- No. of days: 37
- No. of castaways: 18
- Winner: Vladimir "Vlada" Vuksanović
- Location: Corcovado, Costa Rica
- No. of episodes: 48

Release
- Original release: March 12 – June 2, 2012

Additional information
- Filming dates: January 19, 2012

Season chronology
- ← Previous Survivor Srbija VIP: Philippines Next → Survivor: Dominican Republic

= Survivor VIP: Costa Rica =

Survivor Srbija VIP: Costa Rica is the fourth season of the Serbian version of the Survivor television series, created by Vision Team production company and broadcast by Prva Srpska Televizija.

This is also the second season of the VIP format and the first season with contestants from Croatia.

The VIP season of Survivor Srbija is an international co-production recorded in Costa Rica for the first time.

In addition to Serbia, the show was broadcast in Croatia (RTL Televizija), Bosnia and Herzegovina (Televizija OBN), Macedonia (Sitel televizija) and Montenegro (PRO TV).

--------------------------------

Requests.
(1) List every country other than Serbia where the season overview says the show was broadcast.
(2) Please transcribe the season overview from "Season chronology" up to and including "Montenegro (PRO TV).".

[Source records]
--------------------------------

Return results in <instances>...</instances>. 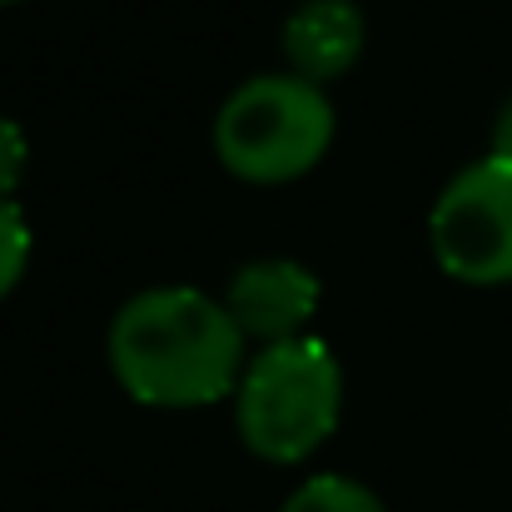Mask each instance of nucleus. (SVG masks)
Masks as SVG:
<instances>
[{"label": "nucleus", "mask_w": 512, "mask_h": 512, "mask_svg": "<svg viewBox=\"0 0 512 512\" xmlns=\"http://www.w3.org/2000/svg\"><path fill=\"white\" fill-rule=\"evenodd\" d=\"M493 160H508L512 165V95H508V105L498 110V125H493V150H488Z\"/></svg>", "instance_id": "obj_10"}, {"label": "nucleus", "mask_w": 512, "mask_h": 512, "mask_svg": "<svg viewBox=\"0 0 512 512\" xmlns=\"http://www.w3.org/2000/svg\"><path fill=\"white\" fill-rule=\"evenodd\" d=\"M110 368L140 403H209L244 378V329L224 299L155 284L110 319Z\"/></svg>", "instance_id": "obj_1"}, {"label": "nucleus", "mask_w": 512, "mask_h": 512, "mask_svg": "<svg viewBox=\"0 0 512 512\" xmlns=\"http://www.w3.org/2000/svg\"><path fill=\"white\" fill-rule=\"evenodd\" d=\"M433 254L453 279L468 284H503L512 279V165L508 160H473L458 170L433 214H428Z\"/></svg>", "instance_id": "obj_4"}, {"label": "nucleus", "mask_w": 512, "mask_h": 512, "mask_svg": "<svg viewBox=\"0 0 512 512\" xmlns=\"http://www.w3.org/2000/svg\"><path fill=\"white\" fill-rule=\"evenodd\" d=\"M234 403H239L234 418L244 443L259 458L294 463L334 433L343 403V368L334 348L314 334L264 343L244 363Z\"/></svg>", "instance_id": "obj_2"}, {"label": "nucleus", "mask_w": 512, "mask_h": 512, "mask_svg": "<svg viewBox=\"0 0 512 512\" xmlns=\"http://www.w3.org/2000/svg\"><path fill=\"white\" fill-rule=\"evenodd\" d=\"M363 35H368V20L358 0H304L284 25V50H289L294 75L324 85L358 60Z\"/></svg>", "instance_id": "obj_6"}, {"label": "nucleus", "mask_w": 512, "mask_h": 512, "mask_svg": "<svg viewBox=\"0 0 512 512\" xmlns=\"http://www.w3.org/2000/svg\"><path fill=\"white\" fill-rule=\"evenodd\" d=\"M224 304H229L234 324L244 329V339H299L319 309V274L299 259H254V264L234 269Z\"/></svg>", "instance_id": "obj_5"}, {"label": "nucleus", "mask_w": 512, "mask_h": 512, "mask_svg": "<svg viewBox=\"0 0 512 512\" xmlns=\"http://www.w3.org/2000/svg\"><path fill=\"white\" fill-rule=\"evenodd\" d=\"M279 512H388V508H383V498L368 483H358L348 473H314L309 483H299L289 493V503Z\"/></svg>", "instance_id": "obj_7"}, {"label": "nucleus", "mask_w": 512, "mask_h": 512, "mask_svg": "<svg viewBox=\"0 0 512 512\" xmlns=\"http://www.w3.org/2000/svg\"><path fill=\"white\" fill-rule=\"evenodd\" d=\"M25 130L10 120V115H0V199H10V189H15V179L25 170Z\"/></svg>", "instance_id": "obj_9"}, {"label": "nucleus", "mask_w": 512, "mask_h": 512, "mask_svg": "<svg viewBox=\"0 0 512 512\" xmlns=\"http://www.w3.org/2000/svg\"><path fill=\"white\" fill-rule=\"evenodd\" d=\"M334 140V105L324 85L269 70L229 90L214 120L219 160L244 179H294L304 174Z\"/></svg>", "instance_id": "obj_3"}, {"label": "nucleus", "mask_w": 512, "mask_h": 512, "mask_svg": "<svg viewBox=\"0 0 512 512\" xmlns=\"http://www.w3.org/2000/svg\"><path fill=\"white\" fill-rule=\"evenodd\" d=\"M25 259H30V224L15 199H0V294L25 274Z\"/></svg>", "instance_id": "obj_8"}]
</instances>
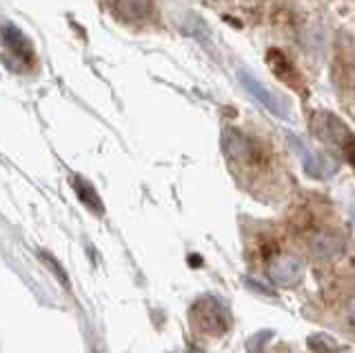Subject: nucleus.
Listing matches in <instances>:
<instances>
[{
  "label": "nucleus",
  "instance_id": "1",
  "mask_svg": "<svg viewBox=\"0 0 355 353\" xmlns=\"http://www.w3.org/2000/svg\"><path fill=\"white\" fill-rule=\"evenodd\" d=\"M3 49L5 64L11 71L27 74L36 64V49H33L31 40L16 25L7 23V20L3 23Z\"/></svg>",
  "mask_w": 355,
  "mask_h": 353
},
{
  "label": "nucleus",
  "instance_id": "2",
  "mask_svg": "<svg viewBox=\"0 0 355 353\" xmlns=\"http://www.w3.org/2000/svg\"><path fill=\"white\" fill-rule=\"evenodd\" d=\"M315 131L322 138H327L333 145H338L342 156L355 169V134L333 114H318L315 116Z\"/></svg>",
  "mask_w": 355,
  "mask_h": 353
},
{
  "label": "nucleus",
  "instance_id": "3",
  "mask_svg": "<svg viewBox=\"0 0 355 353\" xmlns=\"http://www.w3.org/2000/svg\"><path fill=\"white\" fill-rule=\"evenodd\" d=\"M191 318L200 331H205V334H211V336H220L229 329L227 309L220 302H216L214 298H205V300L196 302L191 309Z\"/></svg>",
  "mask_w": 355,
  "mask_h": 353
},
{
  "label": "nucleus",
  "instance_id": "4",
  "mask_svg": "<svg viewBox=\"0 0 355 353\" xmlns=\"http://www.w3.org/2000/svg\"><path fill=\"white\" fill-rule=\"evenodd\" d=\"M225 153L227 158H231L233 162L244 164V167H253V164L262 162V153L258 149V145L247 138L238 129H227L225 131Z\"/></svg>",
  "mask_w": 355,
  "mask_h": 353
},
{
  "label": "nucleus",
  "instance_id": "5",
  "mask_svg": "<svg viewBox=\"0 0 355 353\" xmlns=\"http://www.w3.org/2000/svg\"><path fill=\"white\" fill-rule=\"evenodd\" d=\"M266 273L273 284L277 286H295L300 280H302V262L300 258L291 256V253H277L275 258L269 260V267H266Z\"/></svg>",
  "mask_w": 355,
  "mask_h": 353
},
{
  "label": "nucleus",
  "instance_id": "6",
  "mask_svg": "<svg viewBox=\"0 0 355 353\" xmlns=\"http://www.w3.org/2000/svg\"><path fill=\"white\" fill-rule=\"evenodd\" d=\"M344 245H347V242H344V236L340 234V231H333V229L311 231L309 238H306V247L318 260L338 258L344 251Z\"/></svg>",
  "mask_w": 355,
  "mask_h": 353
},
{
  "label": "nucleus",
  "instance_id": "7",
  "mask_svg": "<svg viewBox=\"0 0 355 353\" xmlns=\"http://www.w3.org/2000/svg\"><path fill=\"white\" fill-rule=\"evenodd\" d=\"M240 83L244 85V89H247L260 105H264L266 109H269L273 116H277V118H288V114H291V112H288V103L284 101L282 96H277L271 89H266V87L262 83L255 80L251 74L240 71Z\"/></svg>",
  "mask_w": 355,
  "mask_h": 353
},
{
  "label": "nucleus",
  "instance_id": "8",
  "mask_svg": "<svg viewBox=\"0 0 355 353\" xmlns=\"http://www.w3.org/2000/svg\"><path fill=\"white\" fill-rule=\"evenodd\" d=\"M266 62H269L271 71L275 74L277 80H282L286 87H291L295 92H304V80H302V74L291 62V58L282 53L280 49H269L266 53Z\"/></svg>",
  "mask_w": 355,
  "mask_h": 353
},
{
  "label": "nucleus",
  "instance_id": "9",
  "mask_svg": "<svg viewBox=\"0 0 355 353\" xmlns=\"http://www.w3.org/2000/svg\"><path fill=\"white\" fill-rule=\"evenodd\" d=\"M291 145L293 149L302 156V164H304V171L313 178H329V175L336 171V164H333L329 158L324 156H315L313 151H309L304 147V142H300L297 138H291Z\"/></svg>",
  "mask_w": 355,
  "mask_h": 353
},
{
  "label": "nucleus",
  "instance_id": "10",
  "mask_svg": "<svg viewBox=\"0 0 355 353\" xmlns=\"http://www.w3.org/2000/svg\"><path fill=\"white\" fill-rule=\"evenodd\" d=\"M109 7L122 20H140L151 14V0H109Z\"/></svg>",
  "mask_w": 355,
  "mask_h": 353
},
{
  "label": "nucleus",
  "instance_id": "11",
  "mask_svg": "<svg viewBox=\"0 0 355 353\" xmlns=\"http://www.w3.org/2000/svg\"><path fill=\"white\" fill-rule=\"evenodd\" d=\"M71 184H73L76 196L80 198V203L89 209V212H94L96 216H105V205H103V200H100V196L96 193L92 182L80 178V175H76V178L71 180Z\"/></svg>",
  "mask_w": 355,
  "mask_h": 353
},
{
  "label": "nucleus",
  "instance_id": "12",
  "mask_svg": "<svg viewBox=\"0 0 355 353\" xmlns=\"http://www.w3.org/2000/svg\"><path fill=\"white\" fill-rule=\"evenodd\" d=\"M40 258H42V262H47L49 267H53V271H55V275H58V280L64 284V289H69V282H67V275L62 273V269L58 267V262H55L51 256H47V253H40Z\"/></svg>",
  "mask_w": 355,
  "mask_h": 353
},
{
  "label": "nucleus",
  "instance_id": "13",
  "mask_svg": "<svg viewBox=\"0 0 355 353\" xmlns=\"http://www.w3.org/2000/svg\"><path fill=\"white\" fill-rule=\"evenodd\" d=\"M349 316H351V322L355 325V298H353L351 304H349Z\"/></svg>",
  "mask_w": 355,
  "mask_h": 353
}]
</instances>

--------------------------------

Per-task outputs.
(1) Croatia, Bosnia and Herzegovina, Macedonia, Montenegro

(2)
Season chronology
- ← Previous Survivor Srbija VIP: Philippines Next → Survivor: Dominican Republic

= Survivor VIP: Costa Rica =

Survivor Srbija VIP: Costa Rica is the fourth season of the Serbian version of the Survivor television series, created by Vision Team production company and broadcast by Prva Srpska Televizija.

This is also the second season of the VIP format and the first season with contestants from Croatia.

The VIP season of Survivor Srbija is an international co-production recorded in Costa Rica for the first time.

In addition to Serbia, the show was broadcast in Croatia (RTL Televizija), Bosnia and Herzegovina (Televizija OBN), Macedonia (Sitel televizija) and Montenegro (PRO TV).